▶ **YOUR GOAL**: Continue the passage about the play "Caesar and Pompey" and its likely sources, picking up right after its last sentence.

▶ **EXTRACT PROVIDED**:
——————
Stephen Gosson, Plays Confuted in Five Actions (1582, STC 12095), D4r-[D5r] (EEBO-TCP, open access):

if a true Historie be taken in hand, it is made like our shadows, longest at the rising and falling of the Sunne, shortest of all at hie noone. For the Poets driue it most commonly vnto such pointes, as may best showe the maiestie of their pen, in Tragicall speaches; or set the hearers a gogge, with discourses of love; or painte a fewe antickes, to fitt their owne humors, with scoffes & tauntes; or wring in a shewe, to furnish the Stage, when it is to bare; when the matter of it selfe comes shorte of this, they followe the practise of the cobler, and set their teeth to the leather to pull it out.
So was the history of Caesar and Pompey, and the Playe of the Fabii at the Theater, both amplified there, where the Drummes might walke, or the pen ruffle, when the history swelled, and ran to hye for the number of ye persons, that shoulde playe it, the Poet with Proteus cut the same fit to his owne measure; when it afoorded no pompe at al, he brought it to the racke, to make it serue. Which inuinciblie proueth on my side, that Plays are no Images of trueth, because sometime they hādle such thinges as neuer were, sometime they runne vpon truethes, but make them séeme longer, or shorter, or greater, or lesse then they were, according as the Poet blowes them vp with his quill, for aspiring heades; or minceth them smaller, for weaker stomakes.


Theatrical Provenance

The play was performed c. 1581, possibly at the Theatre, which Gosson names as venue for "The Play of the Fabii" (presumably "The Four Sons of Fabius") and which he links to "Caesar and Pompey" by claiming that "both [plays were] amplified there," i. e. at the Theatre.

Gosson's coupling of the two plays may also hint at the fact that "Caesar and Pompey" was staged by Warwick's Men, who had performed "The Four Sons of Fabius" at Court on 1 January 1580.


Probable Genre(s)

Classical history (Harbage).



Possible Narrative and Dramatic Sources or Analogues

The play was written immediately after both Appian's Civil Wars and Plutarch's Lives had been "Englished", by William Barker (1578) and Thomas North (1579) respectively. It is therefore tempting to imagine that the anonymous playwright may have decided to base his play on one of those two freshly translated texts, although he could have also relied on other texts such as Lucan's Civil War, Suetonius's Lives of the Twelve Caesars or Cassius Dio's Roman History. However, none of these had been fully translated into English by 1580. Caesar's own Civil War may have also been consulted.
——————
▶ **EXCERPTED DATA**:

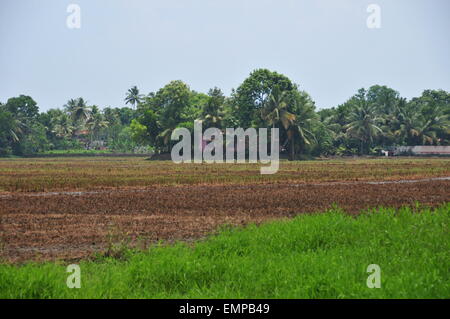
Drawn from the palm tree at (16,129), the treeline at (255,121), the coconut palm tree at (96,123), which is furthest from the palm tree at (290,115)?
the coconut palm tree at (96,123)

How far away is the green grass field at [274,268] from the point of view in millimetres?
5980

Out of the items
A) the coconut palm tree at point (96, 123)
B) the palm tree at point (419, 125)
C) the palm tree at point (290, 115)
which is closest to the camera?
the palm tree at point (290, 115)

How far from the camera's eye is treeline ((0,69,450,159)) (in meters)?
55.1

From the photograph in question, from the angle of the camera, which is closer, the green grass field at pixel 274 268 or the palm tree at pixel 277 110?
the green grass field at pixel 274 268

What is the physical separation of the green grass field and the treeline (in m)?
43.0

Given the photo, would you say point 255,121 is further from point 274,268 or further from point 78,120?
point 274,268

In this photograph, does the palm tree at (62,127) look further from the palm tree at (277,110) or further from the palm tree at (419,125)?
the palm tree at (419,125)

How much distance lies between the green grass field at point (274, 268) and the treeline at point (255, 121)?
4298 centimetres

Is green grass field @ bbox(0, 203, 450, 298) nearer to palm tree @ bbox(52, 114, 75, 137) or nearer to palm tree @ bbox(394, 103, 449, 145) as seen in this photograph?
palm tree @ bbox(394, 103, 449, 145)

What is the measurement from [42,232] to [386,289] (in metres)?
7.40

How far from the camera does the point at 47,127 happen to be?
260ft

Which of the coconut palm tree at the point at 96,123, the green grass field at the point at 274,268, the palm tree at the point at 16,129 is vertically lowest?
the green grass field at the point at 274,268

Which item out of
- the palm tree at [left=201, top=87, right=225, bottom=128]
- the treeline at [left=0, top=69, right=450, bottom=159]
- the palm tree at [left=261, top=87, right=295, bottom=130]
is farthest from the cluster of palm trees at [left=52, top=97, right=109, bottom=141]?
the palm tree at [left=261, top=87, right=295, bottom=130]

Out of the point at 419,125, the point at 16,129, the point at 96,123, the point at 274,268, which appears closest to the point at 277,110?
the point at 419,125
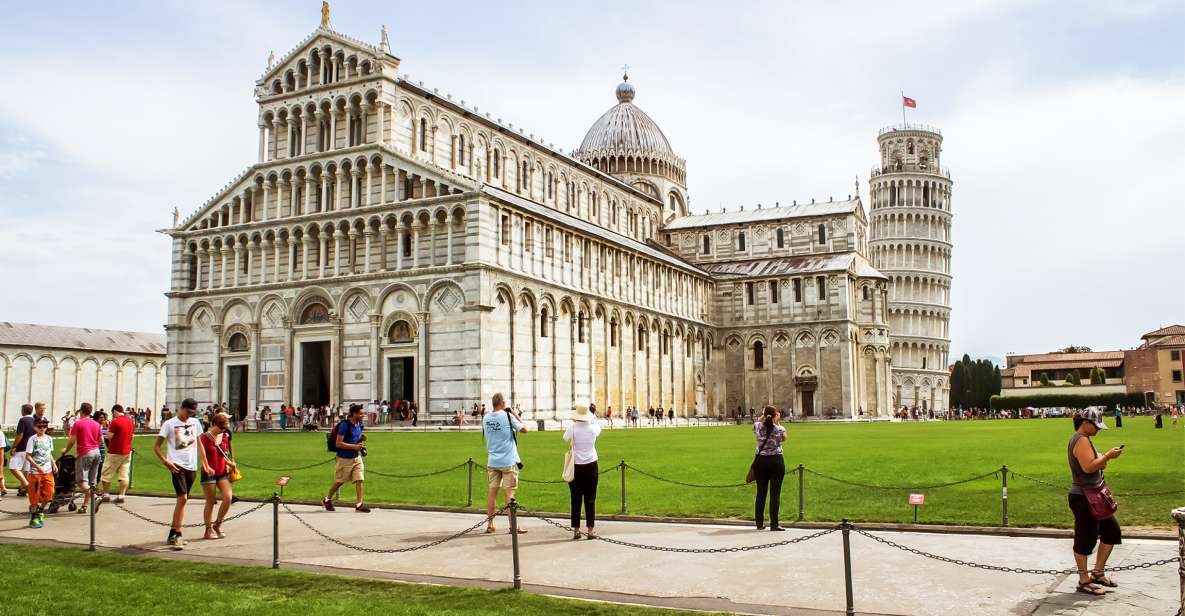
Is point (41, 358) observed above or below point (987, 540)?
above

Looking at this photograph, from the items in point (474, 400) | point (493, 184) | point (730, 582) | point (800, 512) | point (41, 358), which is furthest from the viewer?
point (41, 358)

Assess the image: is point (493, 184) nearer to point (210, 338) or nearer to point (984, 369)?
point (210, 338)

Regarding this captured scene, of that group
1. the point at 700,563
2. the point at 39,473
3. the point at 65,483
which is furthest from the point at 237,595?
the point at 65,483

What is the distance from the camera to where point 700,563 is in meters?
12.2

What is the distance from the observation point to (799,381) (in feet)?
252

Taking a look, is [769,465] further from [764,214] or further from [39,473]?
[764,214]

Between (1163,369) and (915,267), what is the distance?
1068 inches

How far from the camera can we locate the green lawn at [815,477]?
16.3 metres

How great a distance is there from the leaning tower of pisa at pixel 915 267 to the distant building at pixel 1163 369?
2035 cm

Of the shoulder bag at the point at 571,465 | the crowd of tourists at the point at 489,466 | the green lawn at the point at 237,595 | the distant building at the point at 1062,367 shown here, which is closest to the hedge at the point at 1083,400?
the distant building at the point at 1062,367

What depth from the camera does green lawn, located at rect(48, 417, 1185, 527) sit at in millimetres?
16312

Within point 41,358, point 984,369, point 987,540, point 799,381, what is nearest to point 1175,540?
point 987,540

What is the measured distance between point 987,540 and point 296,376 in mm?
45544

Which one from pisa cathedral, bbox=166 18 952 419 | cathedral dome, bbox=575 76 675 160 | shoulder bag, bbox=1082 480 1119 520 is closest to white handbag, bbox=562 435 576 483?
shoulder bag, bbox=1082 480 1119 520
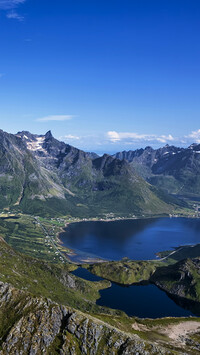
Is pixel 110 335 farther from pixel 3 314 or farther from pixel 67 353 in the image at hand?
pixel 3 314

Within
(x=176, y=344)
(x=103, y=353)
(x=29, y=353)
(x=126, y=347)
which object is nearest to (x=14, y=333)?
(x=29, y=353)

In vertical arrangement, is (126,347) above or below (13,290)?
below

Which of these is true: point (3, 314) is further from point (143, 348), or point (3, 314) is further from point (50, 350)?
point (143, 348)

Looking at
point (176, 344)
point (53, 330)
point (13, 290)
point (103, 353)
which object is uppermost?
point (13, 290)

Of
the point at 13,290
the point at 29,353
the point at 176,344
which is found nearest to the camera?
the point at 29,353

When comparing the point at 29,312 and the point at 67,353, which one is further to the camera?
the point at 29,312

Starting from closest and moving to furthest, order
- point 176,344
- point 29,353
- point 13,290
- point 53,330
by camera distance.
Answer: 1. point 29,353
2. point 53,330
3. point 13,290
4. point 176,344
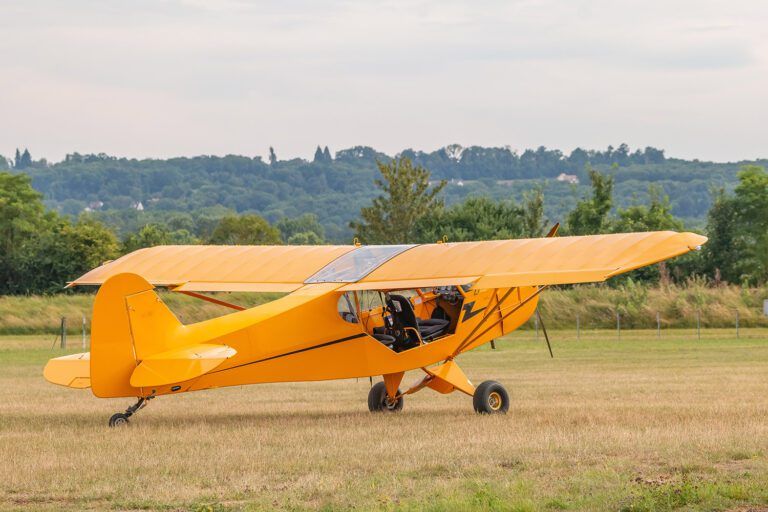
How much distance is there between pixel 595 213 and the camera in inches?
2450

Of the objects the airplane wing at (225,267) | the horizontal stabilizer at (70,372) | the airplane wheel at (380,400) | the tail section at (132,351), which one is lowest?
the airplane wheel at (380,400)

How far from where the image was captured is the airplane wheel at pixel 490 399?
14680 millimetres

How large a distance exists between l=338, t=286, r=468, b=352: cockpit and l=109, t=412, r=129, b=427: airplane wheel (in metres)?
2.70

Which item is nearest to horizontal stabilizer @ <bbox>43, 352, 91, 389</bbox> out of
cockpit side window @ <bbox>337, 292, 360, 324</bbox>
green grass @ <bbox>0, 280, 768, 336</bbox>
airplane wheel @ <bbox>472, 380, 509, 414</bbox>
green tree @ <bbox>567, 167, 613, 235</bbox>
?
cockpit side window @ <bbox>337, 292, 360, 324</bbox>

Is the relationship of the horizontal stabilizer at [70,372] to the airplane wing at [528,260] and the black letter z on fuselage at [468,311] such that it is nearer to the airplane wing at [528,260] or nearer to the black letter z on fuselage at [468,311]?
the airplane wing at [528,260]

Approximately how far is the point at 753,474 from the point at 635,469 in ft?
2.94

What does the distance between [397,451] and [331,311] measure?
3.41m

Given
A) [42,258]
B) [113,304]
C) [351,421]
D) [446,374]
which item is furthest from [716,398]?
[42,258]

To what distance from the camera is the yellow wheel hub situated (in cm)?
1484

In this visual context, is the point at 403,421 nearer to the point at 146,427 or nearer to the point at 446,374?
the point at 446,374

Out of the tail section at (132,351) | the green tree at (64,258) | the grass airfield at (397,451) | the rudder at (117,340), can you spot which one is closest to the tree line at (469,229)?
the green tree at (64,258)

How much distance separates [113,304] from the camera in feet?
41.7

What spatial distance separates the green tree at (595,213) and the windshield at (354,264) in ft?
155

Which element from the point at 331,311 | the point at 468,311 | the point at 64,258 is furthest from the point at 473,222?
the point at 331,311
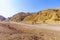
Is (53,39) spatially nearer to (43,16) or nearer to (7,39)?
(7,39)

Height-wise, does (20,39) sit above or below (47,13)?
below

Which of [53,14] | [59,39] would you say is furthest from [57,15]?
[59,39]

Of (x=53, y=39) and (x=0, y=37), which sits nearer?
(x=0, y=37)

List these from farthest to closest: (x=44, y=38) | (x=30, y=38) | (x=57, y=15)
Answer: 1. (x=57, y=15)
2. (x=44, y=38)
3. (x=30, y=38)

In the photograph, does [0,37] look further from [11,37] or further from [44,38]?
[44,38]

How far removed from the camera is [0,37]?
1030 cm

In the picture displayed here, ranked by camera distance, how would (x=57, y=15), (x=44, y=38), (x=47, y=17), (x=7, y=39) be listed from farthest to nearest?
(x=47, y=17)
(x=57, y=15)
(x=44, y=38)
(x=7, y=39)

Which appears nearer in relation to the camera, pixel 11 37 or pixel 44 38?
pixel 11 37

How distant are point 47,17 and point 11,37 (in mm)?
54774

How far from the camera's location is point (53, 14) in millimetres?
62281

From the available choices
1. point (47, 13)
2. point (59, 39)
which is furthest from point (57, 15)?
point (59, 39)

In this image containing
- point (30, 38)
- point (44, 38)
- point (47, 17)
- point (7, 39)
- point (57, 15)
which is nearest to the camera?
point (7, 39)

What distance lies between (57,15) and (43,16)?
9.12 metres

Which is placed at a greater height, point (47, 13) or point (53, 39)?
point (47, 13)
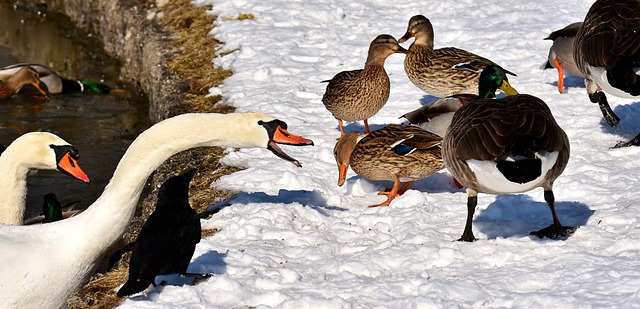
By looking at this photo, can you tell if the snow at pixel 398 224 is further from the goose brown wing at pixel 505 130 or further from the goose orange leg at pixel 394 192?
the goose brown wing at pixel 505 130

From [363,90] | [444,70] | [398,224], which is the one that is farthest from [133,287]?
[444,70]

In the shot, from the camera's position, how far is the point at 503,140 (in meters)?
6.00

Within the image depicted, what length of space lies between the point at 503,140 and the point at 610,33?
116 inches

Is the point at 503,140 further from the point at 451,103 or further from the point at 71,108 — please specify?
the point at 71,108

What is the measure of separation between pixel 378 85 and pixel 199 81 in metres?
2.83

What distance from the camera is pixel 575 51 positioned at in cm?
914

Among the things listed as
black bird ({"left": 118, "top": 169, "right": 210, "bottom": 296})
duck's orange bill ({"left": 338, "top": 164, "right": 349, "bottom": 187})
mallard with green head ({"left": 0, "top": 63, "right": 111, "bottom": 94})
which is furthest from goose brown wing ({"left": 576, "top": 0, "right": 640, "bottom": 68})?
mallard with green head ({"left": 0, "top": 63, "right": 111, "bottom": 94})

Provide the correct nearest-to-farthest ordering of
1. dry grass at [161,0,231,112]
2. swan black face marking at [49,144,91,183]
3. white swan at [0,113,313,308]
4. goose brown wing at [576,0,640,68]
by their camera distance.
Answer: white swan at [0,113,313,308], swan black face marking at [49,144,91,183], goose brown wing at [576,0,640,68], dry grass at [161,0,231,112]

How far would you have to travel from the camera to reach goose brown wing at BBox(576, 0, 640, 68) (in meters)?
8.15

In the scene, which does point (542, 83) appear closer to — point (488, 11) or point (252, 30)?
point (488, 11)

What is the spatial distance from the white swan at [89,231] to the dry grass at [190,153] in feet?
1.97

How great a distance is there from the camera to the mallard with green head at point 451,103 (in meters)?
8.45

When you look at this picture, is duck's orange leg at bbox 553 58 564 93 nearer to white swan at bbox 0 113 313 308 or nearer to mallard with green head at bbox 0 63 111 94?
white swan at bbox 0 113 313 308

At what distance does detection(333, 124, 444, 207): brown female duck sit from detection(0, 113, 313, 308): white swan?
7.99 ft
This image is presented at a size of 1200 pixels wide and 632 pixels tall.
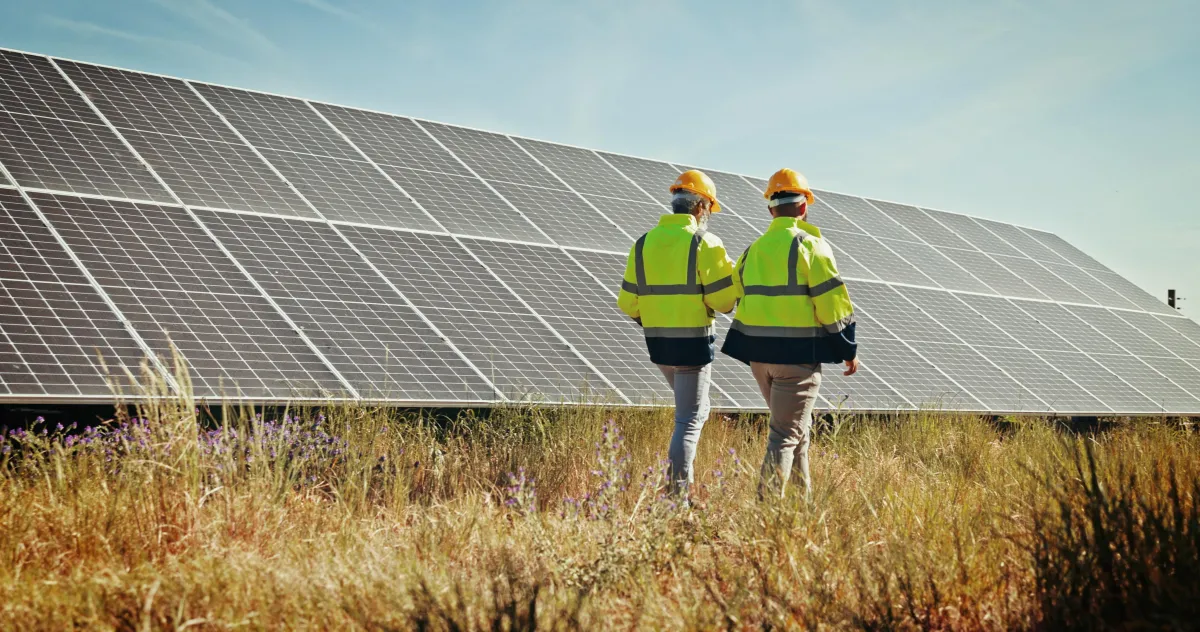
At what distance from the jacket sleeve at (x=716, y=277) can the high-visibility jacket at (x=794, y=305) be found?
60 millimetres

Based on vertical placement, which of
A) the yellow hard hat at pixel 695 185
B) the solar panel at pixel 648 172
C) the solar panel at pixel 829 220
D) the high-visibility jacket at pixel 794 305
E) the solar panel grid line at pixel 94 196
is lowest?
the high-visibility jacket at pixel 794 305

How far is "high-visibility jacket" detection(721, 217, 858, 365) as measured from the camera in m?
6.62

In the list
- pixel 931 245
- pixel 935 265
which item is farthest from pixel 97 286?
pixel 931 245

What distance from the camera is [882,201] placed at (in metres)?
19.6

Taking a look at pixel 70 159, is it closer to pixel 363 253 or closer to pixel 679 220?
pixel 363 253

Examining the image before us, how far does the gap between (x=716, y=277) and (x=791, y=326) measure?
1.99ft

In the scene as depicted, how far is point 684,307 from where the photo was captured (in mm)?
6910

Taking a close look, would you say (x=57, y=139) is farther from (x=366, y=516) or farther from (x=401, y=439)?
(x=366, y=516)

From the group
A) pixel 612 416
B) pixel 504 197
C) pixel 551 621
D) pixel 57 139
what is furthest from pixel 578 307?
pixel 551 621

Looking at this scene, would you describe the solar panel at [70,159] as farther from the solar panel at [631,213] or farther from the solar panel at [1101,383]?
the solar panel at [1101,383]

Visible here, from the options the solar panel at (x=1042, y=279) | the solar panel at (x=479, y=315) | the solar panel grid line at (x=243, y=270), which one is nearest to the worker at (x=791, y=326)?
the solar panel at (x=479, y=315)

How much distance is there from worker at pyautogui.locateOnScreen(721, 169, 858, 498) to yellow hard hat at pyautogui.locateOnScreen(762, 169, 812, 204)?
0.94 feet

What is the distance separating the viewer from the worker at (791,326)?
6.62 metres

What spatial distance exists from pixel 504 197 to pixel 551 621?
937 cm
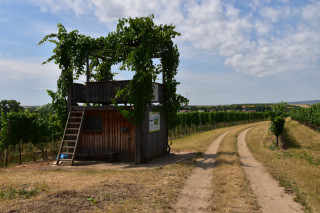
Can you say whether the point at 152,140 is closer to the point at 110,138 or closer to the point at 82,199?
the point at 110,138

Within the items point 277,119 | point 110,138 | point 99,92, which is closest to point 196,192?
point 110,138

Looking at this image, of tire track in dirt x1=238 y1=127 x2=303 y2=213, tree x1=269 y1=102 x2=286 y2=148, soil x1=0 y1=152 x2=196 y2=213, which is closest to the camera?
soil x1=0 y1=152 x2=196 y2=213

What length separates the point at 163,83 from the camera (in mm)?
17266

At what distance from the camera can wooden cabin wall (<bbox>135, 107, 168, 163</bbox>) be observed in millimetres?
13805

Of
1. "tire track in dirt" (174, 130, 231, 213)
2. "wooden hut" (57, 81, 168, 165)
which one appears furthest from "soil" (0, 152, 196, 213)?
"wooden hut" (57, 81, 168, 165)

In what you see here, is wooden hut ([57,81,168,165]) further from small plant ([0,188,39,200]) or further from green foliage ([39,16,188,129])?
small plant ([0,188,39,200])

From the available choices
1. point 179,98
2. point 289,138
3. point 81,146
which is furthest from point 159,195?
point 289,138

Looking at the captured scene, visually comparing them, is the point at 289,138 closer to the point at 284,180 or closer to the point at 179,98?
the point at 179,98

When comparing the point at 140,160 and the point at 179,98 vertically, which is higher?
the point at 179,98

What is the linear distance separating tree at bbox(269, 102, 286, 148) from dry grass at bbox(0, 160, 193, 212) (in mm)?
16879

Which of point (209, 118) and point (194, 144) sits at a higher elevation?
point (209, 118)

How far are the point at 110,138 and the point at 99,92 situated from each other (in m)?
2.83

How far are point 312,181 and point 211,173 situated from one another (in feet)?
12.6

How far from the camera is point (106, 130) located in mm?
14734
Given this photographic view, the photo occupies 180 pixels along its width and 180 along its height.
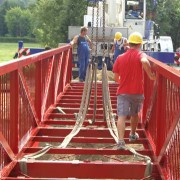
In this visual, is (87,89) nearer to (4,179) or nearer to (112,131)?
(112,131)

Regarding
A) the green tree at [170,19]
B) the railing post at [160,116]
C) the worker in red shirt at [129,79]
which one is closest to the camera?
the railing post at [160,116]

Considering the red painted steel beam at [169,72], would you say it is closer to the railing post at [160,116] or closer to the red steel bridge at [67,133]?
the red steel bridge at [67,133]

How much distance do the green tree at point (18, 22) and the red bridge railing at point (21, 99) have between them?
13669cm

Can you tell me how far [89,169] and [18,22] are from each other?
471 feet

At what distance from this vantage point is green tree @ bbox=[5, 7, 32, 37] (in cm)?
14395

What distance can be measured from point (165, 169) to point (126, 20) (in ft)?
47.5

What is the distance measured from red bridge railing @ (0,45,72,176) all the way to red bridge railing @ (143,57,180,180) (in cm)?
160

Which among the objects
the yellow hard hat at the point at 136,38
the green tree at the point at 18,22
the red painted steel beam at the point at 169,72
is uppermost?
the yellow hard hat at the point at 136,38

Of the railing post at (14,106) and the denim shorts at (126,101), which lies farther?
the denim shorts at (126,101)

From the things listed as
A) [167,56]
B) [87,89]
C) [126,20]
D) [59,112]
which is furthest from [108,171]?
[126,20]

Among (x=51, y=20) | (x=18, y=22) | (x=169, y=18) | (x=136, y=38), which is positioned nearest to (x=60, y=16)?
(x=51, y=20)

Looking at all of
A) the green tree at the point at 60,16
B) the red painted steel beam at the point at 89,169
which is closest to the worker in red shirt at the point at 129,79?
the red painted steel beam at the point at 89,169

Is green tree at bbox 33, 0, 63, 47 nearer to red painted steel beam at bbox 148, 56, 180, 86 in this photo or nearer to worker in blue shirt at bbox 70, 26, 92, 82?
worker in blue shirt at bbox 70, 26, 92, 82

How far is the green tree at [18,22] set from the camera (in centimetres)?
14395
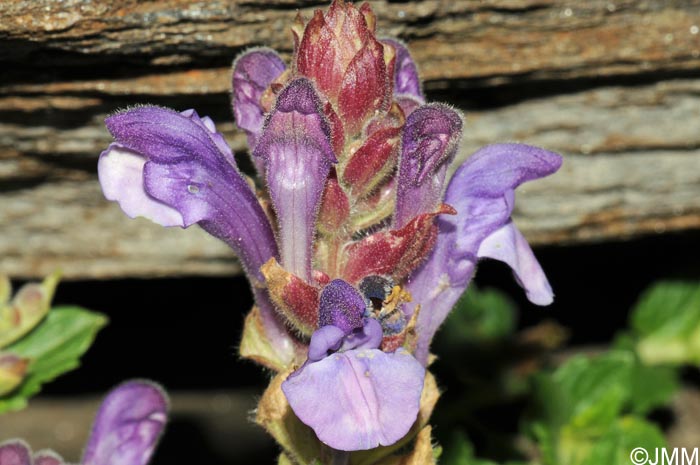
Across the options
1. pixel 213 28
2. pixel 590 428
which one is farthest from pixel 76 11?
pixel 590 428

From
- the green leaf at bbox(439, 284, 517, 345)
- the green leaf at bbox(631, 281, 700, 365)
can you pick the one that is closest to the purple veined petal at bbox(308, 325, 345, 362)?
the green leaf at bbox(439, 284, 517, 345)

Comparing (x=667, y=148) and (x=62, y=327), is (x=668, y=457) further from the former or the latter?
(x=62, y=327)

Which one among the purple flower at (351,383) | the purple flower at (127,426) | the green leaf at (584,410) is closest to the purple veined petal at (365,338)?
the purple flower at (351,383)

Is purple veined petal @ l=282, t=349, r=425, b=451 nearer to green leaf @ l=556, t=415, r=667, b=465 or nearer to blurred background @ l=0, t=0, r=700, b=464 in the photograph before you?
blurred background @ l=0, t=0, r=700, b=464

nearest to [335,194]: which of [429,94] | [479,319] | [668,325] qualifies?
[429,94]

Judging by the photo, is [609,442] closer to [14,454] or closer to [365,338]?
[365,338]

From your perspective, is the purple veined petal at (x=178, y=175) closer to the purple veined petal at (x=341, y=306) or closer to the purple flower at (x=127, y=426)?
the purple veined petal at (x=341, y=306)
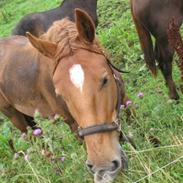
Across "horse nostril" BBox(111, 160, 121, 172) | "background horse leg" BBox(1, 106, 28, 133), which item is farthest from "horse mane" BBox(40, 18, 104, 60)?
"background horse leg" BBox(1, 106, 28, 133)

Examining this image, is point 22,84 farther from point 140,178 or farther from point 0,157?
point 140,178

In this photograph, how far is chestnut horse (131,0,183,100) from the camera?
525cm

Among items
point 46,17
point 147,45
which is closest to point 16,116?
point 147,45

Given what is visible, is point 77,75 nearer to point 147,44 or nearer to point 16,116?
Answer: point 16,116

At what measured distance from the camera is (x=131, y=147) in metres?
3.15

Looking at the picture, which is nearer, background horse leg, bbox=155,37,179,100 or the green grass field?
the green grass field

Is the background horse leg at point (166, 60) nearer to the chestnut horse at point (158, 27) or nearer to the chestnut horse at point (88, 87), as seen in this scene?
the chestnut horse at point (158, 27)

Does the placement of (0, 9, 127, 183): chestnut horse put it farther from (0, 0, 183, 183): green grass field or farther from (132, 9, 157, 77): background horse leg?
(132, 9, 157, 77): background horse leg

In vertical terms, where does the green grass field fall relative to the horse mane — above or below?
below

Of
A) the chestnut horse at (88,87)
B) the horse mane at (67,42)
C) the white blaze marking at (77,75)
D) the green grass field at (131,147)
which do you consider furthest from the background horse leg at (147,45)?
the white blaze marking at (77,75)

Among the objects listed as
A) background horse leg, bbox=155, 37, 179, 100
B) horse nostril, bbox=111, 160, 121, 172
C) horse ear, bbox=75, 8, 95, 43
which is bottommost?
background horse leg, bbox=155, 37, 179, 100

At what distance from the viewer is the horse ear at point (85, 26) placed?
10.5 ft

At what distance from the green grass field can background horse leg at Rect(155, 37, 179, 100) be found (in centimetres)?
11

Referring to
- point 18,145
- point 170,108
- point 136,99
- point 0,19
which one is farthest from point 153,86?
point 0,19
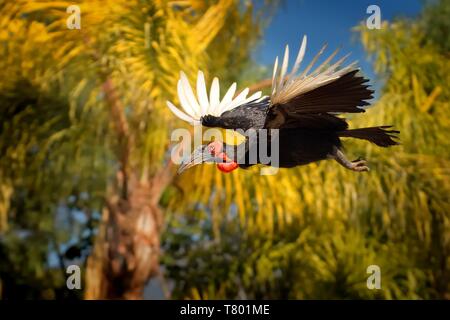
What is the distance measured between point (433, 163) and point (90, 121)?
3801 mm

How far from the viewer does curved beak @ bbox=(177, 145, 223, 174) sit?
166 cm

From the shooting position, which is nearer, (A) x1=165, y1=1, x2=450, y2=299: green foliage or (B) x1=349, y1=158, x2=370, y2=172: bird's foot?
——————
▶ **OUTPUT OF THE EXERCISE**:
Although it is impossible to know what the plot of the play may have looked like, it may be useful quickly to sum up the main events of the conflict between Caesar and Pompey.

Dissatisfied with the Senate’s hesitations to meet some of his requests despite a long series of resounding military successes, Gnaeus Pompeius Magnus (Pompey) decided to form an unofficial political alliance with the two other most powerful men in Rome, Marcus Licinius Crassus and Gaius Julius Caesar, an alliance later known as the First Triumvirate (60 BCE). Caesar secured the consulship for 59 BCE and the proconsulship in Gaul for the ensuing five years, while Pompey obtained the ratification of the measures he had taken in his campaign in Asia and the distribution of public lands to his veterans. He also married Caesar’s daughter, Julia. Caesar’s appointment in Gaul was renewed for five more years in 55 BCE, when Pompey and Crassus became consuls; one year later, Crassus secured the governorship of Syria and Pompey that of Spain, which he ruled through legates while remaining in Rome. Crassus’s untimely death in Parthia in 53 BCE upset the political balance, leaving Pompey alone against Caesar, who was now very popular and powerful in the wake of his conquest of Gaul. Meanwhile, Julia had died in childbirth along with her baby in 54 BCE, which had broken Pompey and Caesar's family bond. Caesar later offered Pompey his grandniece Octavia as a new wife in order to strike another matrimonial alliance with his rival, but Pompey refused and in 52 BCE he married Cornelia Metella, the widow of Crassus's son and daughter of Quintus Caecilius Metellus Pius Scipio Nasica, one of Caesar’s sworn enemies.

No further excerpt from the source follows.